BEGIN Exercise passage

The long-awaited news arrives. You or one of your colleagues has been reinstated following a successful termination appeal. A victory is celebrated. Then come the post-reinstatement headache and the victory celebration hangover. What, you thought it was the alcohol? No – it’s the battle over what conditions the employer has a right to impose before the individual is reinstated to active peace officer status.

Thankfully, your PORAC LDF representation does not end with the reinstatement but will support you through the reinstatement process. On behalf of many of our reinstated clients over the last year, LDF has gone the extra mile to make sure that the employer does not circumvent the reinstatement by imposing subjective criteria prior to reinstatement.

The common post-appeal response to a termination that has been rescinded is for the public agency to claim that the employee must undergo a psychological or medical examination, as well as a new background examination before peace officer powers can be restored. Those are unlawful post-reinstatement conditions and are not required by the Commission on Peace Officer Standards and Training (POST).

While it is not unreasonable for an employer to require a brief “updated” background check covering the time period that the employee was absent, that background should only be to determine whether the employee was convicted of any disqualifying offenses during his or her absence.

As to the psychological and medical examinations, there is no question that an agency should ensure that its active employees are psychologically and medically able to perform their duties. But, due to the highly intrusive nature of such examinations, an employer can only order such examinations under only under limited circumstances, none of which apply to an employee reinstated after being unlawfully terminated.

Specifically, the California Code of Regulations, Title 11, Division 2 at section 1002(a) and (b) sets the minimum standards for peace officer employment required by the California Commission on POST. Pursuant to that regulation, only newly employed and lateral peace officers are required to comply with the medical or psychological examination process. The section does not apply to reinstated peace officers who were wrongfully terminated, even if the individual was absent from police work for a three year period.

Further, as the Supreme Court of another state has ruled (there is no California case directly on point), the “reversal [of the termination] was to ‘negate and render void ab initio the discharge.’” Furthermore, the officer “was entitled to be placed in a position he would have enjoyed had there been no discharge; that is, as a currently licensed active duty police officer.” The department “cannot demand a physical examination of [the officer] before reinstating [him].” Kunze v. Korolchuck, 349 N.W. 2nd 337 (Minn. 1984).

END Exercise passage

Activities:
- A) According to the passage on post-reinstatement conditions, why does the POST regulation not require a reinstated officer to undergo a medical or psychological examination? Answer in one to three sentences.
- B) Extend the passage on post-reinstatement conditions, picking up right after the citation to Kunze v. Korolchuck.
The rows have no connection to the passage on post-reinstatement conditions.

BEGIN Entries supplied

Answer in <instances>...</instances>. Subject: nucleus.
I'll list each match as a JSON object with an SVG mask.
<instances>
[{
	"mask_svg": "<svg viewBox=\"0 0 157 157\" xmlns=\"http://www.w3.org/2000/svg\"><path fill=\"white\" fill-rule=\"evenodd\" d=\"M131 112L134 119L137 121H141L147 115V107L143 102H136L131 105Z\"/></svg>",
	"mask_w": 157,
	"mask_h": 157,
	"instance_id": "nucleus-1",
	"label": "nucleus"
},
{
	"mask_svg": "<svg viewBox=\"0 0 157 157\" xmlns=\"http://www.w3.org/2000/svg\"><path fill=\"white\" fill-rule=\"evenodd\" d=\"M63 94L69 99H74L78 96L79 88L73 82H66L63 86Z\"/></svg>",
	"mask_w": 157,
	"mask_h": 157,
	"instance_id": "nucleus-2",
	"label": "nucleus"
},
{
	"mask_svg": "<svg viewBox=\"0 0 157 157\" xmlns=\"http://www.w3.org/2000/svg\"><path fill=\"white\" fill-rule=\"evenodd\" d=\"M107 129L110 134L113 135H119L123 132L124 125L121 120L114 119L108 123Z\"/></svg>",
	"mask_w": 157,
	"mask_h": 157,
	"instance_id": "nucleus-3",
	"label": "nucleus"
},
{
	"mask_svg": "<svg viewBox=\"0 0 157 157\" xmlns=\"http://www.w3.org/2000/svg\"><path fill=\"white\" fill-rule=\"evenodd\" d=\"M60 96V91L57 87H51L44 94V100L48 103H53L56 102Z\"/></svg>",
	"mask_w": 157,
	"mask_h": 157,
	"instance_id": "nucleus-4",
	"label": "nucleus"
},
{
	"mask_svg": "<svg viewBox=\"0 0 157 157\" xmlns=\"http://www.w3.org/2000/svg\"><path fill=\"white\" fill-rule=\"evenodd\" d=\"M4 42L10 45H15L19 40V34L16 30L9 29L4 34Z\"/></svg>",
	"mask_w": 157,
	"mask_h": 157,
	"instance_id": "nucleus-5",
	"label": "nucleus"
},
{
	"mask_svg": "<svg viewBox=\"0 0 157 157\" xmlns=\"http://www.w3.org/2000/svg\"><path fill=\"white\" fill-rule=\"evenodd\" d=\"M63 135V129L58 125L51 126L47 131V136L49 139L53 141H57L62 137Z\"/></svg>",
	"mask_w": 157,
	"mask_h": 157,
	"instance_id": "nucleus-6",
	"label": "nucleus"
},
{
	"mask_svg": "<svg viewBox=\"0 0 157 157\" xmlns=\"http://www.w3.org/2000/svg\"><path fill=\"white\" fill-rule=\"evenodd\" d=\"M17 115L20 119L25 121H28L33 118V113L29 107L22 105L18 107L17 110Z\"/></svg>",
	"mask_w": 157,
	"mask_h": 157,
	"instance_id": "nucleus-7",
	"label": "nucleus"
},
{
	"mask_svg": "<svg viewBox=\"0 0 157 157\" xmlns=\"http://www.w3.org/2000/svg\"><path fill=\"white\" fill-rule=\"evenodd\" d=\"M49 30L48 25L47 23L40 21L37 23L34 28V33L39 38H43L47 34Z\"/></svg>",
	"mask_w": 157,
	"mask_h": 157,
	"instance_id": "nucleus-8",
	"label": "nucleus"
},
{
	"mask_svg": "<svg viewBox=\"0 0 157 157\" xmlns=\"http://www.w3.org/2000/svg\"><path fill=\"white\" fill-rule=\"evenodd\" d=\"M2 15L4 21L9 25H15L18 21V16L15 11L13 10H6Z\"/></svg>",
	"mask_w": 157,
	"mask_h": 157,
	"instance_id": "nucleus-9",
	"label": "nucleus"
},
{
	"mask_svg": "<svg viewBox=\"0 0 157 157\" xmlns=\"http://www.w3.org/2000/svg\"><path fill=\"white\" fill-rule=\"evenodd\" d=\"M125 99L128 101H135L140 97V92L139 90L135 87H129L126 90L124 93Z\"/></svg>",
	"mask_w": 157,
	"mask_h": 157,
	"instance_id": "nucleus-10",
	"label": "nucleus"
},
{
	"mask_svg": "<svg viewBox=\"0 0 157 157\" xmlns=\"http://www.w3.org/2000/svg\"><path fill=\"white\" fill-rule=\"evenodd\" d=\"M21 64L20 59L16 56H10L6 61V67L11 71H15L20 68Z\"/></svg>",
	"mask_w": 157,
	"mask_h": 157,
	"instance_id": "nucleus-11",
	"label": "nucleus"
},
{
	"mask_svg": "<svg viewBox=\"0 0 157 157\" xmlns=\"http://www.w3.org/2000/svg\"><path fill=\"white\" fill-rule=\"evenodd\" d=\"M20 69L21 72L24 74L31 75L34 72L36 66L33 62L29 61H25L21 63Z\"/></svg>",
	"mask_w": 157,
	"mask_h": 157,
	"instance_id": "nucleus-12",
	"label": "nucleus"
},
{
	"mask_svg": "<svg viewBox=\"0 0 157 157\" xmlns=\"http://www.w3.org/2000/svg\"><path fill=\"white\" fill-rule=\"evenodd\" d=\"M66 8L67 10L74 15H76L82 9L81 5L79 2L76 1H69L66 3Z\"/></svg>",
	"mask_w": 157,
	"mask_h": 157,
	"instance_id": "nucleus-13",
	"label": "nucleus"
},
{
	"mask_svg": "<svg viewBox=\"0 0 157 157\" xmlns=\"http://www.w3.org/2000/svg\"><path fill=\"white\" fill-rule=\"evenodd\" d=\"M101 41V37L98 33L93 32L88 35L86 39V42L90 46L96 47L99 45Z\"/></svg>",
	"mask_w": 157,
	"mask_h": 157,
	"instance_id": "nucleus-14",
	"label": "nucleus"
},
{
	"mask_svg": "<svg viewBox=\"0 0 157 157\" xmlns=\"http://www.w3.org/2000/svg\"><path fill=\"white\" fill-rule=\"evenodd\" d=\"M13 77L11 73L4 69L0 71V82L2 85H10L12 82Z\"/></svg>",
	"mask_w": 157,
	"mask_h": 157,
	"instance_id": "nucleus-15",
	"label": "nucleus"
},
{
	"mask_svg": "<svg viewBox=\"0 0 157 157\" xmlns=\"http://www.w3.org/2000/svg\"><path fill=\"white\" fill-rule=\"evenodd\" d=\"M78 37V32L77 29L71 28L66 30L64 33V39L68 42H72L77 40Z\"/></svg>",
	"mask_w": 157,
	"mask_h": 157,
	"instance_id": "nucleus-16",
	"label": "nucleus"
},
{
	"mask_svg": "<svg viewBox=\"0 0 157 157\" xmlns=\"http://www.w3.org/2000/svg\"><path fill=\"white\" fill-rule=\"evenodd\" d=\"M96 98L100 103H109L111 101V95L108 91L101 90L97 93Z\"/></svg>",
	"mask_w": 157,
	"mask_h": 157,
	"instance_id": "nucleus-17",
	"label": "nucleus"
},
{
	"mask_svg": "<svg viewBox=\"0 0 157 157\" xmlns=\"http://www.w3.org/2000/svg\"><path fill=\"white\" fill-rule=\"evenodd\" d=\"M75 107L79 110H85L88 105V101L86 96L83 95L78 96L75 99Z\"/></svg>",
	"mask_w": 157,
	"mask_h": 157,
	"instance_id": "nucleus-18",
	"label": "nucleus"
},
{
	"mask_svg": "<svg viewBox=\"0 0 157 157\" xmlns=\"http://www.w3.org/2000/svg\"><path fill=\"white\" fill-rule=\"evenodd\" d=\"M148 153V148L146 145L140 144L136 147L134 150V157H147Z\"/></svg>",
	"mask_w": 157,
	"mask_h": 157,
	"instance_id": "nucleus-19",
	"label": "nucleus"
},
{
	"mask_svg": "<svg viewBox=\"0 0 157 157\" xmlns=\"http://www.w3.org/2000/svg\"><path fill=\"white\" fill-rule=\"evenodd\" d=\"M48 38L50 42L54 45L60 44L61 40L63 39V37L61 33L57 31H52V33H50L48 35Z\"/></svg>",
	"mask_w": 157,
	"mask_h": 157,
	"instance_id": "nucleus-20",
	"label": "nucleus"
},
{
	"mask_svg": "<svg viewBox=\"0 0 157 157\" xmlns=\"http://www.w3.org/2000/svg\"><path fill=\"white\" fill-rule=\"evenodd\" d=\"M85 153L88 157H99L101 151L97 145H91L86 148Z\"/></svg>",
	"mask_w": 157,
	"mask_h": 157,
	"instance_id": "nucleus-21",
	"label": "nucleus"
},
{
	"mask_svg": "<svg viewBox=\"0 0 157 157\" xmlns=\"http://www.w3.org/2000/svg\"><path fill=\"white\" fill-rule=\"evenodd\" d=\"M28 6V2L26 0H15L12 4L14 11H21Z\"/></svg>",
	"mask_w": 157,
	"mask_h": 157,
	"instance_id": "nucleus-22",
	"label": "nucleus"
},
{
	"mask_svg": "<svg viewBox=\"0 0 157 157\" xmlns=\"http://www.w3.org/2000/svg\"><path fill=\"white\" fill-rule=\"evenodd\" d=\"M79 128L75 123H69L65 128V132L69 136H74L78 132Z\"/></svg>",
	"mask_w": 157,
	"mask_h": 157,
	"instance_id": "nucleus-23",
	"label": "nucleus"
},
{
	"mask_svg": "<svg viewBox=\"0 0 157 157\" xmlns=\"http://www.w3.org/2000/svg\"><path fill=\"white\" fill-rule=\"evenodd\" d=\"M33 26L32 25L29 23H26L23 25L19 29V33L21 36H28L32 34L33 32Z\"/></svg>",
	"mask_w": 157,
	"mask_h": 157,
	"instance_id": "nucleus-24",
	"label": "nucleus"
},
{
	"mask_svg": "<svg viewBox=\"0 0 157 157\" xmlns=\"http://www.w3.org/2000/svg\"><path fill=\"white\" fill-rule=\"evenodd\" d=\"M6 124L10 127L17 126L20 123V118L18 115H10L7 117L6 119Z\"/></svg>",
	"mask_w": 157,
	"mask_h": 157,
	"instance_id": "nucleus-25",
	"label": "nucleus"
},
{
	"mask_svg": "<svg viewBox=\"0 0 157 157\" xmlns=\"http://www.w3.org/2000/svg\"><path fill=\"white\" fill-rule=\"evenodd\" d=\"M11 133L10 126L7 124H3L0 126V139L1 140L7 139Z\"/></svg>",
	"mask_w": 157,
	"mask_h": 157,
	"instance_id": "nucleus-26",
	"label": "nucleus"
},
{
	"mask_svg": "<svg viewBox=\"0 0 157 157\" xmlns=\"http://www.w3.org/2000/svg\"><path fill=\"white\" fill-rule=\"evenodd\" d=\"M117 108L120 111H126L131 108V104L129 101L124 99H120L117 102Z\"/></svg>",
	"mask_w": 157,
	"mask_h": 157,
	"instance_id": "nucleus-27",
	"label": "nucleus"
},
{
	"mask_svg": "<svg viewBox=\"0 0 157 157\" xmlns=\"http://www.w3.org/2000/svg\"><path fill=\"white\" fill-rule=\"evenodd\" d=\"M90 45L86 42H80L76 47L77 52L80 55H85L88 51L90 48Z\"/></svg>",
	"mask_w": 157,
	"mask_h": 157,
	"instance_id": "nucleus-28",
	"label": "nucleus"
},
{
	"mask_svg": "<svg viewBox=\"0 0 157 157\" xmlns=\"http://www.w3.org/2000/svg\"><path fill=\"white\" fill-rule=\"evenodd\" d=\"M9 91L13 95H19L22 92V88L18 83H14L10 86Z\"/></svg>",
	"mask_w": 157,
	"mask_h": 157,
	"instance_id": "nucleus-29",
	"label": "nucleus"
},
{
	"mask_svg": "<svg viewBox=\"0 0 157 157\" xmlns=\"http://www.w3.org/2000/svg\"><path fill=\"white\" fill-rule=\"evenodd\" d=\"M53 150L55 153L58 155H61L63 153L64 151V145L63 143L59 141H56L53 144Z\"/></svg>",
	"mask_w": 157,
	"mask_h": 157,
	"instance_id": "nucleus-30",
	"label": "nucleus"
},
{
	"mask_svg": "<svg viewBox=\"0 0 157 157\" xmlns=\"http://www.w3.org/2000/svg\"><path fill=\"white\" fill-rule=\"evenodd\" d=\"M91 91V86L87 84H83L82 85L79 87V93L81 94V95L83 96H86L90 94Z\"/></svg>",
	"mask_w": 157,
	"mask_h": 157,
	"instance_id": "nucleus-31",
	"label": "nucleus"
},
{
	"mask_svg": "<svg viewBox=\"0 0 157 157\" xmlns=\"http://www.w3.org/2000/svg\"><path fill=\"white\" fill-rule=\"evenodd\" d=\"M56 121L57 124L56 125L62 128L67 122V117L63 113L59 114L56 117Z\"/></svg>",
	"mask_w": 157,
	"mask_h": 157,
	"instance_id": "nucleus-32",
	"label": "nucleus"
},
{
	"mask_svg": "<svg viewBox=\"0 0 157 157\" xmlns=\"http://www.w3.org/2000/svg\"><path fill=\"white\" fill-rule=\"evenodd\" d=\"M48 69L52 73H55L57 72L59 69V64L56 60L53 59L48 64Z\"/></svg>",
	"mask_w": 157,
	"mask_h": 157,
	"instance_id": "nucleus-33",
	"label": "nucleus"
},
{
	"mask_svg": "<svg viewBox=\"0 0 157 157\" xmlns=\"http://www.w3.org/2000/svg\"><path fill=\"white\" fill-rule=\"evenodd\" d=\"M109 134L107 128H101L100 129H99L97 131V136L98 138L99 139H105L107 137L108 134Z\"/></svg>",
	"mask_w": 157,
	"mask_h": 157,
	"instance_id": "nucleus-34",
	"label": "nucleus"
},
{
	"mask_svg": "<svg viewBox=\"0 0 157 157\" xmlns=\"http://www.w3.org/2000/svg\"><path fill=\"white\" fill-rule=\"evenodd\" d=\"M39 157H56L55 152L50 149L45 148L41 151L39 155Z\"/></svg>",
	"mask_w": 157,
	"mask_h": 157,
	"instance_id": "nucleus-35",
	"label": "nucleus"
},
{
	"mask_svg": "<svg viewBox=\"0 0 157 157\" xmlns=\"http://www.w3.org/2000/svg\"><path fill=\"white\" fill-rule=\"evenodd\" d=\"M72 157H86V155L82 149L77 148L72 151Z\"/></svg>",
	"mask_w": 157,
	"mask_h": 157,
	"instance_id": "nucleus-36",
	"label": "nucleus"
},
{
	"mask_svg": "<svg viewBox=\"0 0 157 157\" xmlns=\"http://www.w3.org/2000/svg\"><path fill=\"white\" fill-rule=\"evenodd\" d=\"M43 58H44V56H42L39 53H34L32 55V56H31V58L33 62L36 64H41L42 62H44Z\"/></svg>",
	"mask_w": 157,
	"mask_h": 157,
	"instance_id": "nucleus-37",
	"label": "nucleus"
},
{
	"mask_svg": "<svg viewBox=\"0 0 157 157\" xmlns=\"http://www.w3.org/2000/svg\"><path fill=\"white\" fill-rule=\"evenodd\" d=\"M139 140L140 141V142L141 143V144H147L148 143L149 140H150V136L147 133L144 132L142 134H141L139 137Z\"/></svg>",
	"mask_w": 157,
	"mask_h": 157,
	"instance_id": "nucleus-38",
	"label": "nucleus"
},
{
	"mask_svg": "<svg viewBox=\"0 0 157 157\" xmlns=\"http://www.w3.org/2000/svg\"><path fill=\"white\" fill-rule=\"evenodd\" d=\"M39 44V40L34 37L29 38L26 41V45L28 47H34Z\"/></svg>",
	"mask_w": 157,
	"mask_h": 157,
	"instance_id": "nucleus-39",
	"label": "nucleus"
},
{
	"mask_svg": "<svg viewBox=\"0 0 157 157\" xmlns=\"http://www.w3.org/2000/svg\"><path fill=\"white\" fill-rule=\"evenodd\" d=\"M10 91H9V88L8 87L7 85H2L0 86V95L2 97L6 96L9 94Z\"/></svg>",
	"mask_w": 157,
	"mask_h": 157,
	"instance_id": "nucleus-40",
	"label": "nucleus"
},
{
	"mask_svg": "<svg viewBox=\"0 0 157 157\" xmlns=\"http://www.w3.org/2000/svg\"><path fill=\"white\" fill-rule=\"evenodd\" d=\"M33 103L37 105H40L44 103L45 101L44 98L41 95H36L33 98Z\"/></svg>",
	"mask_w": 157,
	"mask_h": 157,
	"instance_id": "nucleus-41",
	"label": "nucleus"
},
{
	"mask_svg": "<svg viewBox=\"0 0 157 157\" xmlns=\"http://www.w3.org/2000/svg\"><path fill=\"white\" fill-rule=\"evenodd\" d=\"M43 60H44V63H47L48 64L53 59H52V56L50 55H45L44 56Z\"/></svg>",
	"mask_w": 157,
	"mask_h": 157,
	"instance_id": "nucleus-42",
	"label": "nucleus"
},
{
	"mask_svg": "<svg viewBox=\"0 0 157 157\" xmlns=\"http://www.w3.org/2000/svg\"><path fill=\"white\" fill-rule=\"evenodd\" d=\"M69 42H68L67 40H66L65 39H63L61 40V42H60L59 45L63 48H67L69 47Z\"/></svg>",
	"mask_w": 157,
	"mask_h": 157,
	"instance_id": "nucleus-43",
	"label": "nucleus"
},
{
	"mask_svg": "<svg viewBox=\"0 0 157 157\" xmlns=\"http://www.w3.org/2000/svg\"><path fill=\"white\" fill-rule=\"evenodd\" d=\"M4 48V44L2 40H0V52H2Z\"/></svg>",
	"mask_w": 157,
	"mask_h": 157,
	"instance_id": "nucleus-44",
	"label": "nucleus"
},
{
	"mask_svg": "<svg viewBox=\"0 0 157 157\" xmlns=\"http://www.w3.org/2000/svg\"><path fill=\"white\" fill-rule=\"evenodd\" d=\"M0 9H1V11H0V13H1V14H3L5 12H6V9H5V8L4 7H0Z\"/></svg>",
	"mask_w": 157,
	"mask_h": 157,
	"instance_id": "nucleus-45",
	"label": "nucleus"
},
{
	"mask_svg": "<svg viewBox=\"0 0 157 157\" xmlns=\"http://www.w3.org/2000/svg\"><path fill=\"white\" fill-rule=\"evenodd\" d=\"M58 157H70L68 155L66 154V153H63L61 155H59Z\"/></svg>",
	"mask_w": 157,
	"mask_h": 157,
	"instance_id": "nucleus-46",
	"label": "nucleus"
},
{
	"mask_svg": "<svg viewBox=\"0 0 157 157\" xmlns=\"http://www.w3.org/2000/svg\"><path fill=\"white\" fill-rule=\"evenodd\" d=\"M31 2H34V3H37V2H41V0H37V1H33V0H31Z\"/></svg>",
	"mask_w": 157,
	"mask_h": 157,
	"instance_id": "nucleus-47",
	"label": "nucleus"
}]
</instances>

END Entries supplied

Per-task outputs:
- A) California Code of Regulations, Title 11, Division 2, section 1002(a) and (b) requires the medical or psychological examination process only for newly employed and lateral peace officers. It therefore does not apply to peace officers reinstated after a wrongful termination, even after an absence of three years.

- B)
Finally, such examinations would violate the employee’s right of “mental” privacy guaranteed by Article I, Section 1 of the state Constitution. In Long Beach City Employees Assn. v. City of Long Beach, 41 Cal. 3d 937 (1986), the California Supreme Court stated that an individual’s right of privacy encompasses mental privacy, including thoughts, emotions, expressions, and personality, and that “if there is a quintessential zone of human privacy it is the mind.” Id. at 943-944. See also White v. Davis, 13 Cal. 3d 757, 775 (1975); Kees v. Medical Board, 7 Cal. App. 4th 1801, 1812—1813 (1992).

A mental examination constitutes a huge intrusion on individual privacy. As the California Supreme Court has observed, an analyst conducting a mental examination undertakes “by the careful direction of areas of inquiry to probe, possibly very deeply, into the psyche, measuring stress, seeking origins, tracing aberrations, and attempting to form a professional judgment or interpretation of the examinee’s mental condition.” Edwards v. Superior Court, 16 Cal. 3d 905, 911 (1976).

An employer should not be permitted to end-run the obligation to reinstate an unlawfully terminated peace officer by requiring reinstatement conditions that invade an employee’s personal, psychological and medical privacy. The sad truth is that employer’s try it routinely. The good news is that the offices of Rains, Lucia & Wilkinson LLP, with the support of the PORAC Legal Defense Fund, have been successful in every case and has prevented these reinstatement conditions from being imposed.